### [Source text]
Markup Calculator
Turn a cost and markup into a selling price, or a cost and price into the markup, with profit and margin worked out both ways.
Calculate from
What the item costs you, as a plain number in any currency.
The percentage added on top of the cost.
Markup is profit as a share of the cost. Margin is the same profit as a share of the selling price, so it is always the smaller figure.
How to calculate markup and selling price
Choose what you know
Pick whether you have a cost and a markup percentage, or a cost and a selling price, using the two mode cards at the top.
Enter your numbers
Type the cost and the second value as plain numbers in any currency. The result appears as you type; there is no button to press.
Read and copy the result
The selling price or markup, the profit, and the margin update live. Click Copy result to put the full summary on your clipboard.
Why use this tool
Two calculation modes
Go from cost and markup to a selling price, or from cost and price to the markup percentage. One toggle switches between them and keeps the cost you already typed.
Markup and margin side by side
Both figures show at once, so the common mix-up between profit measured against cost and profit measured against price is settled at a glance.

### [Exercises]
1. In the markup calculator text, what is markup defined as?
2. Revise the markup calculator text from "The percentage added" to "the smaller figure.", changing each "share" to "proportion".
The listing that follows is taken from a different source than the markup calculator text.

### [Dataset content]
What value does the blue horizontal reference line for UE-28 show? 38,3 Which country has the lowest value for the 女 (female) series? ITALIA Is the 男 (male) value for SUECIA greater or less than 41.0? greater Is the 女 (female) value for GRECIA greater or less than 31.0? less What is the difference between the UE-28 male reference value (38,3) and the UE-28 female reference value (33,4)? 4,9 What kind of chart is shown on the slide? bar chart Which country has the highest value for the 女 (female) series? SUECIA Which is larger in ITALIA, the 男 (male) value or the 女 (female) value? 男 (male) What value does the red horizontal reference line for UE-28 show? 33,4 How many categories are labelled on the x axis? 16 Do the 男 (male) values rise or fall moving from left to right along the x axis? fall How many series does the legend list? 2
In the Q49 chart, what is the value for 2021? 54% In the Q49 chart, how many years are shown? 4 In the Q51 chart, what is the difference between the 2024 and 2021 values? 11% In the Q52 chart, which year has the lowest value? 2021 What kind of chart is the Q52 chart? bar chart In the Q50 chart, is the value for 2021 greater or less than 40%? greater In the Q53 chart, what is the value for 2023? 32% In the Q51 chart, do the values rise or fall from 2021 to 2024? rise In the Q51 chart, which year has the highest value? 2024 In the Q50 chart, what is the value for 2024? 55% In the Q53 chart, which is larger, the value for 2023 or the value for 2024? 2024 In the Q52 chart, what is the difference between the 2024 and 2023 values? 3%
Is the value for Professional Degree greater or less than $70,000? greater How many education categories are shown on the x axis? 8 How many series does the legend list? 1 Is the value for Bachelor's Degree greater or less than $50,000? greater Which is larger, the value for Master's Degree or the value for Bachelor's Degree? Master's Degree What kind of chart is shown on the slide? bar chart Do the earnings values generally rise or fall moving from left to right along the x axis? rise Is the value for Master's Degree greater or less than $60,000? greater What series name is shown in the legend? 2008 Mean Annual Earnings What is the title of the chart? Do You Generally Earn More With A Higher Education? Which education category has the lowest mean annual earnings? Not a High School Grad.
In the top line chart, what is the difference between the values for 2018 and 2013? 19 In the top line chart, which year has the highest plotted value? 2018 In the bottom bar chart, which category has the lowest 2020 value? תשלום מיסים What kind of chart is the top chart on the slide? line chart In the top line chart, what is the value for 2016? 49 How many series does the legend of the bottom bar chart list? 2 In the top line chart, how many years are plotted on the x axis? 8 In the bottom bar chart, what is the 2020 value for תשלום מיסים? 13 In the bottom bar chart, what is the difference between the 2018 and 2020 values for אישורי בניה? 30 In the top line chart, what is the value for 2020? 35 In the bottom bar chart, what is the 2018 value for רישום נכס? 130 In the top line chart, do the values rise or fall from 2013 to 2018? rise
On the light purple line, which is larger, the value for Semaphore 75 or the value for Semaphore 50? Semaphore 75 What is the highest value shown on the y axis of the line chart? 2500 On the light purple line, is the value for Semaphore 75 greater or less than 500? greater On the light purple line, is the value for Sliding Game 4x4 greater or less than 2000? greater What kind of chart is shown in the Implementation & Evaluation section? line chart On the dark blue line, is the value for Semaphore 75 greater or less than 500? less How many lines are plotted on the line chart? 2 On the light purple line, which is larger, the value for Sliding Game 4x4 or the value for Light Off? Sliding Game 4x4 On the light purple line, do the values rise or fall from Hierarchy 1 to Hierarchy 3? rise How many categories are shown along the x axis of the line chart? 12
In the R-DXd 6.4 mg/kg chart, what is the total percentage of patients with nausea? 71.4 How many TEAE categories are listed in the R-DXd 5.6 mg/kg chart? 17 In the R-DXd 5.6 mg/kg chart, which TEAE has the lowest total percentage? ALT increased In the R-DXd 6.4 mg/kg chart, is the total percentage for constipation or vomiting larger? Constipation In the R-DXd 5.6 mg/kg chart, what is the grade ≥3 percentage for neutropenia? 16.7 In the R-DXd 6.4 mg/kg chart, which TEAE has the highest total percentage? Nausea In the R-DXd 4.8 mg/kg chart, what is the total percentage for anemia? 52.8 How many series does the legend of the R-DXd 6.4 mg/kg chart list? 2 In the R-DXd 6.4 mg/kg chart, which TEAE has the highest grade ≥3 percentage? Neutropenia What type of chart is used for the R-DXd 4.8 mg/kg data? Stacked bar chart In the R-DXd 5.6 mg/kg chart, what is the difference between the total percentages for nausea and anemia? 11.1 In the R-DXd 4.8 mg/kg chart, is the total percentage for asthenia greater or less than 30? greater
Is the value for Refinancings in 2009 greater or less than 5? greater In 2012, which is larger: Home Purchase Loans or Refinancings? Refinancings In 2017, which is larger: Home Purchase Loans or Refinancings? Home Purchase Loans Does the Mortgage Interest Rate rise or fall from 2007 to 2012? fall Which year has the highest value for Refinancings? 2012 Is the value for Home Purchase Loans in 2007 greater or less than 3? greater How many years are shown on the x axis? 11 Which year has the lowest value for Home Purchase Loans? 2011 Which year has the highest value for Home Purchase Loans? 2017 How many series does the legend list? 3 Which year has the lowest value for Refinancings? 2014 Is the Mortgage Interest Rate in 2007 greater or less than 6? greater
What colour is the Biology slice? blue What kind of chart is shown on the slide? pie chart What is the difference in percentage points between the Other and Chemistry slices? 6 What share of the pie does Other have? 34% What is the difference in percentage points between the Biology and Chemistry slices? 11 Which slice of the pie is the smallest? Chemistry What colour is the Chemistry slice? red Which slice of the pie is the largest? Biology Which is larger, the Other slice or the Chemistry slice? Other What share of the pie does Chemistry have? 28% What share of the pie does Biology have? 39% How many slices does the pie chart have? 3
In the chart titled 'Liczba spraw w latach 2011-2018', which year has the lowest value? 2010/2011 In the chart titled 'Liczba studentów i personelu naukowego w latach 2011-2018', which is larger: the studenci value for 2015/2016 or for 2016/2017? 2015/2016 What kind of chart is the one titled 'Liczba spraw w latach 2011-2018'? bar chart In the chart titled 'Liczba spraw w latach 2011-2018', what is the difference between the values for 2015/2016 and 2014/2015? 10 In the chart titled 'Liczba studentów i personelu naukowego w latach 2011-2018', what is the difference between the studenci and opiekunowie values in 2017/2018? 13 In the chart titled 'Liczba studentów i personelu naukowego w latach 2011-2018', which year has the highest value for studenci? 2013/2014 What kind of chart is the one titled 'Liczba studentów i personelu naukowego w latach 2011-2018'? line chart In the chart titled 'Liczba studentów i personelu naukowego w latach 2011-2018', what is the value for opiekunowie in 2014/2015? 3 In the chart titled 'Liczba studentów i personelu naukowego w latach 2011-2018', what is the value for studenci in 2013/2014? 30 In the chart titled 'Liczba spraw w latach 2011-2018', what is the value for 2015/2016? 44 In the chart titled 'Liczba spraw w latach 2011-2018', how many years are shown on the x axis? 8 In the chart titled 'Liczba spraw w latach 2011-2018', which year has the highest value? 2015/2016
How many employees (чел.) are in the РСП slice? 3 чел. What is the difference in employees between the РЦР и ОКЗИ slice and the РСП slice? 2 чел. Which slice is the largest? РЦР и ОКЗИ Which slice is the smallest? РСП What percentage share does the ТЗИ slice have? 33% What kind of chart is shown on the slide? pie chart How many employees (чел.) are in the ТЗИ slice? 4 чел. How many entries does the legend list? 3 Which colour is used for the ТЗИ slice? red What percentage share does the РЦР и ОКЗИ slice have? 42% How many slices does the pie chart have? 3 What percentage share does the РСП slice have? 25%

### [Answer list]
1. Markup is profit as a share of the cost.

2.
The percentage added on top of the cost.
Markup is profit as a proportion of the cost. Margin is the same profit as a proportion of the selling price, so it is always the smaller figure.